→ DIRECTIONS:
Return each row below that contains the word "items", with case counting toward a match.

→ MATERIAL PROVIDED:

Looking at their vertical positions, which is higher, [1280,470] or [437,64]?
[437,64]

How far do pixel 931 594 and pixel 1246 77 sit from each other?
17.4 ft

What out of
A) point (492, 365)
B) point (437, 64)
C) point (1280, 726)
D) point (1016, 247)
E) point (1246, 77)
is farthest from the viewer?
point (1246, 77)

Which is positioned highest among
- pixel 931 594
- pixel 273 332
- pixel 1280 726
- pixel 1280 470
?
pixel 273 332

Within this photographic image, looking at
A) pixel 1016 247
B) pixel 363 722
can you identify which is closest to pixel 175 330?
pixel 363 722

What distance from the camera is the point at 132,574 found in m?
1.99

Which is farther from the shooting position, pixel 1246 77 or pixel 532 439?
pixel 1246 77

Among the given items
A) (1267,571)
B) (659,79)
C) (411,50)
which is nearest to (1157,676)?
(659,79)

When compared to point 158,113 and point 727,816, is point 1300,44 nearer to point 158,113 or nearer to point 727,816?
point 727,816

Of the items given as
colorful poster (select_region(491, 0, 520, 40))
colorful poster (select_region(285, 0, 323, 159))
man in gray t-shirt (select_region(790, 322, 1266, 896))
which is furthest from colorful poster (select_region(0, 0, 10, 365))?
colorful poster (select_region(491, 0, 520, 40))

...

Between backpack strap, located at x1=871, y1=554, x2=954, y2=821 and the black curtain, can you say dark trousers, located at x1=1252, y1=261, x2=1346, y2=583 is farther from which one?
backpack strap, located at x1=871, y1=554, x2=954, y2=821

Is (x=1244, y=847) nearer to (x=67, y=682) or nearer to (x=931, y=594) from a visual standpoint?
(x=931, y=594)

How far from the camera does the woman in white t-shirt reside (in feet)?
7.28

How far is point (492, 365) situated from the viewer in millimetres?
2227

→ EXERCISE OUTPUT:
Among the given items
Of the items given as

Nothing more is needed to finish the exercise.